Even before 1967, the Israeli army had been carrying out routine incursions
into the West Bank, destroying poor people’s homes and killing innocent civilians, very much like what Israel has been doing in the Gaza Strip, the West Bank and Lebanon recently.
Yes, there were incursions. But they weren't routine.
They were responses and reprisals for Arab fedayeen and later, PLO/Fatah, terror raids against Israeli civilians. That is the only similarity with today: routine Arab terror attacks.
Background:
(1)
This wave of attacks on Israel became more organized in the form of
Palestinian Arab terrorist groups, called "fedayeen" (peasants who were deemed
"Men of Sacrifice" or "Suicide Fighters"), who began to conduct raids against the Israeli civilian population by 1951. The fedayeen operated from bases in the territories surrounding Israel: Egypt, Lebanon and Jordan. They were trained and
equipped, primarily by Egyptian Intelligence, to engage in hostile action on the
border and infiltrate Israel to commit acts of sabotage and murder. The fedayeen
operated mainly from locations in Jordan, so that Jordan would bear the brunt of
Israel's retaliation, which inevitably followed.

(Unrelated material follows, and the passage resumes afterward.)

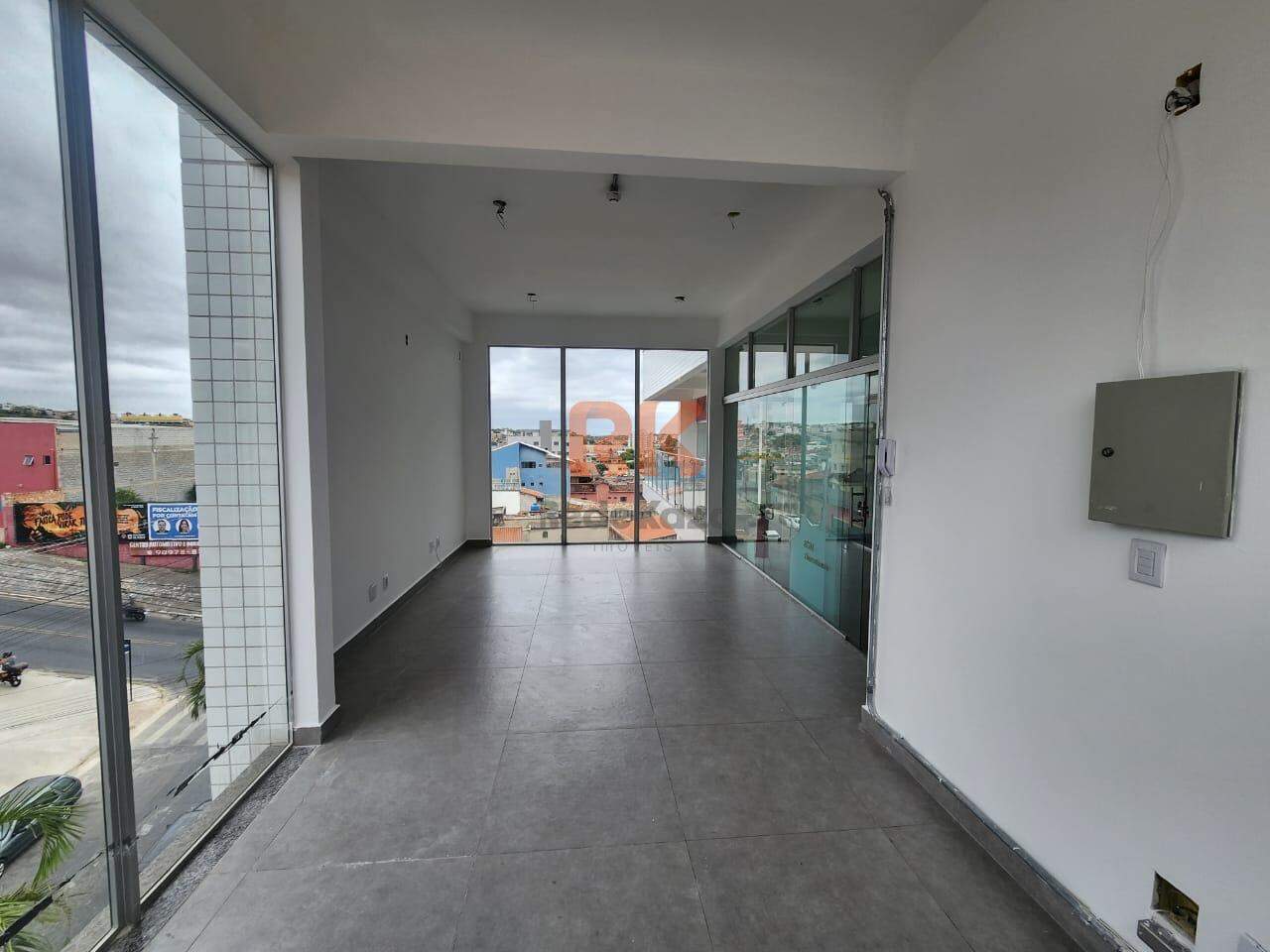 Sala para aluguel no Ressaca:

In the period 1951-1956, hundreds of fedayeen attacks were carried out against Israel; over 400 Israelis were killed and 900 injured. The IDF reacted in a series of "Reprisal Operations" many of which were carried out by infantry units, paratroopers and the special anti-terrorism Unit 101.
The fedayeen acts of terror, supported by the Arab countries led, eventually, to the outbreak of the Sinai Campaign.
The fedayeen terrorist attacks violated provision of the UN-brokered
1949 Armistice Agreement that prohibited the initiation of hostilities by
paramilitary forces. The Arab countries were never condemmed by the UN for their
acts -- it was only Israel that was condemned by the UN Security Council for its
counterattacks.
(2)
According to the Jewish Agency for Israel between 1951 and 1956, 400 Israelis were killed and 900 wounded in fedayeen attacks. Dozens of these attacks are today cited by the Israeli government as "Major Arab Terrorist Attacks against Israelis prior to the 1967 Six-Day War".